What you will do:
Can you render every line of the entries below as a Markdown table with the columns Row and Line Text, skipping blank lines and leaving out the pictures?

Exercise material:
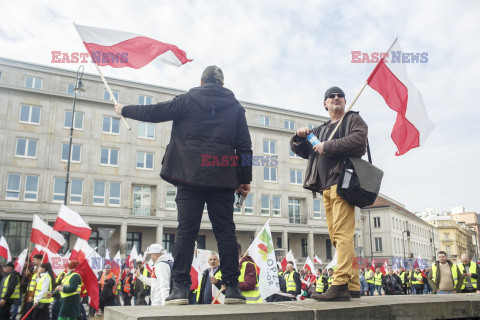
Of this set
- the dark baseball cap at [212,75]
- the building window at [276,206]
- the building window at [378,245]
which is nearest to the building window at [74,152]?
the building window at [276,206]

Task answer:
| Row | Line Text |
|---|---|
| 1 | Of this set |
| 2 | - the dark baseball cap at [212,75] |
| 3 | - the building window at [276,206] |
| 4 | - the building window at [378,245] |
| 5 | which is nearest to the building window at [74,152]? |
| 6 | the building window at [276,206] |